Excerpted passage =>
Because he kept on asking me what I do and if I had a “proper” journalism education etc.., I told him about Fukushima accident.
In this far remote town of Romania, he has hardly heard about Fukushima accident and thought it was shut down 5 years ago.
I casually explained the situation but I stopped because it was so obvious that he was turning so sad and depressed. Welcome to my world.
It’s about a year (+ 1 week) since I left Europe to North America last year and had interrogationS at Vienna airport and Toronto airport. I was even scared of writing about that. The situation hasn’t changed much but I’m used to it.
I haven’t seen a bird with a suitcase. I had to leave so many things on the way.
Having no home, but only 2 jackets and 3 pairs of pants is one of the most scary things in the world. However I’m not going to quit it. My anger against the media, old industry, and hope for the next world are overwhelming my fear.
Since I went to North America, Summer, Autumn, Winter passed and Summer is coming back again.
It was Autumn when I was in Brooklyn. Decreasing temperature and cold winds can make you insecure. I didn’t even know how to live after leaving America in November. Should I go to Morocco? Romania ? Cuba ? I had no idea what I was doing next summer. Looking back that time, I feel funny and I feel the same anxiety about the next year.
However again, I was always saved by someone on the way, mentally and physically. You never know what tomorrow brings. We Japanese lost the stable base. The situation is changing increasingly rapidly. The only thing that I know is they will absolutely get stuck if they try to repeat yesterday because tomorrow is not yesterday.
This apartment in Arad is actually a house built in 1885. It has the second floor but nobody has ever seen it over 100 years. It has a storage in the basement floor, which may be good to stock wine. Nobody is living in both sides of the house. It’s entirely quiet. I’m missing the BOSE speaker that I bought in Japan. I had to leave it in Canada. It was like a symbol of my old life in Japan. It’s a kind of funny that the most unnecessary thing is the heaviest and the largest in your suitcase.
My life changed when I left Japan. It changed when I left America again. Nobody tells me what to do, where to go. I’m trying to discipline myself not to think if I made some mistake in my past. If I’m a vampire, living forever only with blood, maybe I should look back sometimes, but I don’t have infinite amount of time. It’s too soon to judge anyway.
Today and yesterday morning, I couldn’t seriously remember where I was sleeping. It happens.
but I know where I’m heading for. Every time I close my eyes, I can see the not-so-little Japan. I open my eyes and try to find out the way to go.

Stated exercise =>
Quote the stretch of the journal entry from "Because he kept" through "5 years ago.".

Records supplied =>
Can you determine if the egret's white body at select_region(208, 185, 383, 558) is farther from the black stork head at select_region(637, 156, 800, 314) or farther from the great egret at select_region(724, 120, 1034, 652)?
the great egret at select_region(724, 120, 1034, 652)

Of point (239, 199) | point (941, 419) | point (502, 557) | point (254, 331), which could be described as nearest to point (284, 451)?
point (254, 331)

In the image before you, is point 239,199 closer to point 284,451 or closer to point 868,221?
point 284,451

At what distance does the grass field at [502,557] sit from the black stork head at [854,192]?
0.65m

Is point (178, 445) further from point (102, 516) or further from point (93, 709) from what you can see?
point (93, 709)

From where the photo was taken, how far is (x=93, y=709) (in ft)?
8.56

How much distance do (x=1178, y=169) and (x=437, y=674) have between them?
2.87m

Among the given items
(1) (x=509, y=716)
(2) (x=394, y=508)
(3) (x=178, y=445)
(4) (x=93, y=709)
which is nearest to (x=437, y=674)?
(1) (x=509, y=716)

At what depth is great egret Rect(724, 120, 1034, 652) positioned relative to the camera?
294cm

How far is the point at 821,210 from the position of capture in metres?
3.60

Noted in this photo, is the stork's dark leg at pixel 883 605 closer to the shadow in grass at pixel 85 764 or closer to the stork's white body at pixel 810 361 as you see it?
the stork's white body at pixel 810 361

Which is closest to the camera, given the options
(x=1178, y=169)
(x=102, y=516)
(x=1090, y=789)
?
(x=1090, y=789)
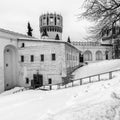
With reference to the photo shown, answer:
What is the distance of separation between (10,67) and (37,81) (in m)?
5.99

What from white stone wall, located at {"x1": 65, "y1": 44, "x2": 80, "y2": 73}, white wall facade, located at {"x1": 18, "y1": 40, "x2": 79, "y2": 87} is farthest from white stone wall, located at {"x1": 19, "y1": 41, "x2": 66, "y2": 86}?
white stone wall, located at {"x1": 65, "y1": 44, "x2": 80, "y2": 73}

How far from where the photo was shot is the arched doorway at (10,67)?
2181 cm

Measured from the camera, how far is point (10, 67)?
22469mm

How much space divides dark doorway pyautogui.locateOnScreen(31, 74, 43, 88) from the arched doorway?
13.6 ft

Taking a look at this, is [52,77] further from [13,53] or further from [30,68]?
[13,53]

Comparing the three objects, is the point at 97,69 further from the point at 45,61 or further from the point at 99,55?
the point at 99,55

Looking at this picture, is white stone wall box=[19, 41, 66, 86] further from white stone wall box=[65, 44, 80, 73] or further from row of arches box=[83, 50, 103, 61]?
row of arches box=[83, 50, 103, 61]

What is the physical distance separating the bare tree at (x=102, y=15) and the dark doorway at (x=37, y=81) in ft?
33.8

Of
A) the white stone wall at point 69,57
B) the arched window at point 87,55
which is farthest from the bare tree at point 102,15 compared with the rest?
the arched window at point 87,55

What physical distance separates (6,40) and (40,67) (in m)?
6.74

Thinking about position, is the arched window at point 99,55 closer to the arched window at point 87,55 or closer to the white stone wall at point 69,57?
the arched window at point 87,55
* * *
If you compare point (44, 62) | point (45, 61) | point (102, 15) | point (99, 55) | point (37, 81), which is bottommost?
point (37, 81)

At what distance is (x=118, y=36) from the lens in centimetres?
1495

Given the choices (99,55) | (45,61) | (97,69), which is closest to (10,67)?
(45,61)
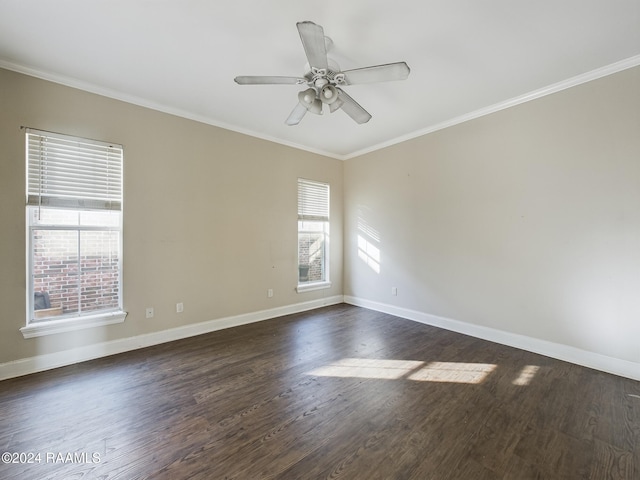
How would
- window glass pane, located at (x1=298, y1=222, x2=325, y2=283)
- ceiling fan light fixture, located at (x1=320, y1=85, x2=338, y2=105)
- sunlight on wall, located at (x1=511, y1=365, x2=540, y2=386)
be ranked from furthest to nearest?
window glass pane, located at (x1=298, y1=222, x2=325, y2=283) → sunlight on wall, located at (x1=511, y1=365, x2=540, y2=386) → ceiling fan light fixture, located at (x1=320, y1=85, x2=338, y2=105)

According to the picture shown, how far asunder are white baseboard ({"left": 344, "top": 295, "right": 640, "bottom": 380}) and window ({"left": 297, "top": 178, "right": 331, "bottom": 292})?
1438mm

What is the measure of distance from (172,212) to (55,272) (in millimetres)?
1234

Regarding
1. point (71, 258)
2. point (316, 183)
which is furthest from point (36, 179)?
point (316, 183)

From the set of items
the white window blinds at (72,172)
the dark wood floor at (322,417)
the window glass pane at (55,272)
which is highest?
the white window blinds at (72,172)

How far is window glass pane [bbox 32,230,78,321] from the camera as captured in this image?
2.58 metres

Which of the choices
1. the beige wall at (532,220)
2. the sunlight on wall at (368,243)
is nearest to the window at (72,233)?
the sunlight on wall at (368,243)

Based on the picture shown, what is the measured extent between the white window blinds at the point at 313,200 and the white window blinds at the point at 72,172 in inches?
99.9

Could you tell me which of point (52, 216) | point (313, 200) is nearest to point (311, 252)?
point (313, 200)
* * *
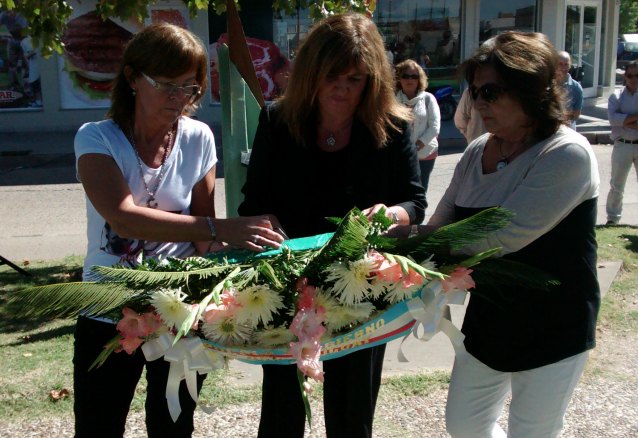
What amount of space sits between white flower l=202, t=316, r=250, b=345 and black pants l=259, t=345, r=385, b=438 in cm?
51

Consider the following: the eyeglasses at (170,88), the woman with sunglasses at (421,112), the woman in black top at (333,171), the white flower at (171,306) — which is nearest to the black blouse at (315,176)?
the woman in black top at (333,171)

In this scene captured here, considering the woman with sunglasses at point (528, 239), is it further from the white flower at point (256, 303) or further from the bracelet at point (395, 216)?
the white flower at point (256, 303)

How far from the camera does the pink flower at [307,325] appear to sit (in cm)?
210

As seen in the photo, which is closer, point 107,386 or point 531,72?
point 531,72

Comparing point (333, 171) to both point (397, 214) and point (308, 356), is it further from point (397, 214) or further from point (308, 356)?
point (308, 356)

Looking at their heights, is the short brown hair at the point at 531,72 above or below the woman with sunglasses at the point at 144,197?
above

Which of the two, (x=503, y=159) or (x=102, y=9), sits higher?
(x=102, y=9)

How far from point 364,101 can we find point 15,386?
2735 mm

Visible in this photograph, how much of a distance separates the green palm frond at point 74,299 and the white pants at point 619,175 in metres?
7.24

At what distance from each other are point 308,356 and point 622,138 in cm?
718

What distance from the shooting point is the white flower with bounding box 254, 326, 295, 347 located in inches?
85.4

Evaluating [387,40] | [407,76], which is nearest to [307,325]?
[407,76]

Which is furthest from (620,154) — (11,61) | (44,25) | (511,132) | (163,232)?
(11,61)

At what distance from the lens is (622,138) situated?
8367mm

Answer to the task =>
Because he kept on asking me what I do and if I had a “proper” journalism education etc.., I told him about Fukushima accident.
In this far remote town of Romania, he has hardly heard about Fukushima accident and thought it was shut down 5 years ago.